Aculab Cloud voice and speech analysis system parameters and algorithms


Many diseases and medical conditions affect a subject’s voice and the patterns of their speech. The assessment and diagnosis of these conditions generally involves attendance at specialist clinics where speech and language therapists, or other voice specialists, analyse a number of characteristics of the speech. Their analysis is largely subjective and requires significant levels of training and expertise on the part of the clinician. A detailed history of objective measurements would allow clinicians to make a more informed and accurate assessment, but this can be time-consuming and expensive since regular clinical visits would be required.

Making audio recordings over the telephone can provide a large cost saving, and simultaneously minimise the disruption to both the subject and the clinician. Telephone-quality speech contains a wealth of information, not only allowing for a caller’s speech to be understood, but also for individual speaker characteristics to be identified, and for many abnormalities to be detected and quantified.

Aculab’s voice and speech analysis system, VoiScan, provides a tool that may be of interest to clinicians, speech therapists, medical researchers and other voice professionals, enabling objective measurements of a subject’s voice and speech characteristics to be taken over the phone, via a fully automated dialogue. With suitable customisation, the system could potentially be used for monitoring and screening and provision of a highly cost-effective means of managing the respective disorders and diseases, as well as allowing more effective use of resources including clinicians’ time, equipment and facilities.

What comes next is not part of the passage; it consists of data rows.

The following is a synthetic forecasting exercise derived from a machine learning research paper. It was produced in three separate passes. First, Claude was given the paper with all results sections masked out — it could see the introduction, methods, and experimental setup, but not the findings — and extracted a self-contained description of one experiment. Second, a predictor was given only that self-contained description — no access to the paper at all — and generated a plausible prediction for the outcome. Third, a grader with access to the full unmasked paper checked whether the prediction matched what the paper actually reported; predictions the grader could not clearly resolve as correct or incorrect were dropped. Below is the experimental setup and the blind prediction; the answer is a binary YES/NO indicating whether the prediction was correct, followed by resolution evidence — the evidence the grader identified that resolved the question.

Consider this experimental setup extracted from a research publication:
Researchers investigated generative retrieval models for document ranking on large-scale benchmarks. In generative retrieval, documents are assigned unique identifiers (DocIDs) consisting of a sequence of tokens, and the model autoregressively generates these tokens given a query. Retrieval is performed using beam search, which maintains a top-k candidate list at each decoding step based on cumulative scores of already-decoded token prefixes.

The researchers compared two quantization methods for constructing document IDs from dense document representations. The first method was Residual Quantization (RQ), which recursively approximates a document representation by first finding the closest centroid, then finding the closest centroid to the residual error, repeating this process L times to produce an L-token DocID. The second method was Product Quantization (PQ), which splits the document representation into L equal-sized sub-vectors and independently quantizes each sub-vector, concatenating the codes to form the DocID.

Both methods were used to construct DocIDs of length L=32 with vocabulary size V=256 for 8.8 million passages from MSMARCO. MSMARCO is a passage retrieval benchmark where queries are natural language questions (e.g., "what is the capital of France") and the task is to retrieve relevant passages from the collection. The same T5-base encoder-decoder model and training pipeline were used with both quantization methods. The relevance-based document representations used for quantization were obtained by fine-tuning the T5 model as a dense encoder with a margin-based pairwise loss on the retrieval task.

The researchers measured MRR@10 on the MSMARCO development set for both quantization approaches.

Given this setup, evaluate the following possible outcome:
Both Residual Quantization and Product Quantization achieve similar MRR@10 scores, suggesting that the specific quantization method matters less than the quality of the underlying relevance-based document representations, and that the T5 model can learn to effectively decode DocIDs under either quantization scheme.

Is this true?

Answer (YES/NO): NO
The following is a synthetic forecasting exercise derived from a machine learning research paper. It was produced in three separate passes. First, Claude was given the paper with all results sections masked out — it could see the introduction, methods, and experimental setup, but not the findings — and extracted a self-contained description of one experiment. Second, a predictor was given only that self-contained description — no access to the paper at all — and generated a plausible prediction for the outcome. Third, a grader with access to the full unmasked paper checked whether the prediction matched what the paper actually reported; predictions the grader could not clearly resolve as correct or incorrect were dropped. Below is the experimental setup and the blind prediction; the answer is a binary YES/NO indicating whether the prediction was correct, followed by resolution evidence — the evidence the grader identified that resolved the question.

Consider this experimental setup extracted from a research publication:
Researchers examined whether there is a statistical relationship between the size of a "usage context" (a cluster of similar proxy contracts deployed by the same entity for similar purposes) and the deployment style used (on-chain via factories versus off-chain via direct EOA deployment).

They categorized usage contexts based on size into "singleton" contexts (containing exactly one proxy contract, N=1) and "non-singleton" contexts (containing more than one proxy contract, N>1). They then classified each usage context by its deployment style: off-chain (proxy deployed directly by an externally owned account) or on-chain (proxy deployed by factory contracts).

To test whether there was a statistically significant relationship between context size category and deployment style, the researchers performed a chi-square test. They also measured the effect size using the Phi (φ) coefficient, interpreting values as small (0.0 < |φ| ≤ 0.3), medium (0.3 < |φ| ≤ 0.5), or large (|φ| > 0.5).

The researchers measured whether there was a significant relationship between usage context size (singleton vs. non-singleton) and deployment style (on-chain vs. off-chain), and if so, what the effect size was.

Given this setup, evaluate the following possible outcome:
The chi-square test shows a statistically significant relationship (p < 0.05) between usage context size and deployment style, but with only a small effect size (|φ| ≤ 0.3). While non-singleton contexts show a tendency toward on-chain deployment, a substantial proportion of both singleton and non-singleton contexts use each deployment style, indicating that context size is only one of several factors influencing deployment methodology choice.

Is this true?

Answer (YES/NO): NO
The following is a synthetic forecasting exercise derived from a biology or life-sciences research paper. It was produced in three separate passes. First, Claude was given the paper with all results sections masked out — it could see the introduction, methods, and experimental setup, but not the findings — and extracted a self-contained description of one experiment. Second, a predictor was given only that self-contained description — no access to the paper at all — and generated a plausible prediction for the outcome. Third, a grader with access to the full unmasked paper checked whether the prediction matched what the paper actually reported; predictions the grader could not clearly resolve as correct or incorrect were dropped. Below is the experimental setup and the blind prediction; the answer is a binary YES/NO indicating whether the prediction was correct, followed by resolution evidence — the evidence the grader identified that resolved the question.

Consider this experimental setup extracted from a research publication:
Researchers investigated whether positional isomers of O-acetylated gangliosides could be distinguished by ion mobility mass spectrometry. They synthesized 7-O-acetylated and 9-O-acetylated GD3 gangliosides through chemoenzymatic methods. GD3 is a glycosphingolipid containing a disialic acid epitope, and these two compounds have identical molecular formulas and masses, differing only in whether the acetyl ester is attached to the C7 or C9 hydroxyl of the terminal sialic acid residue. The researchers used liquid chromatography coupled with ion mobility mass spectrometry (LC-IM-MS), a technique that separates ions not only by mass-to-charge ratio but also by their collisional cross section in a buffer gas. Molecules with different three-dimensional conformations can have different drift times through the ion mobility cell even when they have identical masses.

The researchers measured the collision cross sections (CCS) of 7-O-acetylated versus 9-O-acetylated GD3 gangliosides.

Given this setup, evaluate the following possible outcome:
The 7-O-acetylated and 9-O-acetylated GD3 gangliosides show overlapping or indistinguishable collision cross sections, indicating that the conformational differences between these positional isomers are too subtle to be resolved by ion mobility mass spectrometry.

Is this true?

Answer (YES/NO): NO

Calls can be scheduled as frequently as necessary, and the system can include additional communication between clinician and patient, such as confirmation of the patient’s availability for clinical appointments or prompting the patient to perform any self-medication or other actions that may be required.


A simple demonstration of VoiScan has been set up. In this demonstration, a subject’s responses to a short series of spoken prompts is recorded, analysed, and a report returned to them via email. In a practical system, the email would be sent to a clinician, therapist or other speech or voice specialist, who would then interpret the results and compare them with the subject’s history, before deciding whether a clinical visit was warranted.


Demo parameters and algorithms

The fundamental parameters calculated by the VoiScan system have been designed to be extracted from unconstrained telephone recordings of subjects’ voices.

Aculab has drawn on its extensive experience in real-world telephone systems to ensure that the specifications of the parameters, and the algorithms used to calculate them, provide the fullest and most accurate information regarding each subject’s voice and speech.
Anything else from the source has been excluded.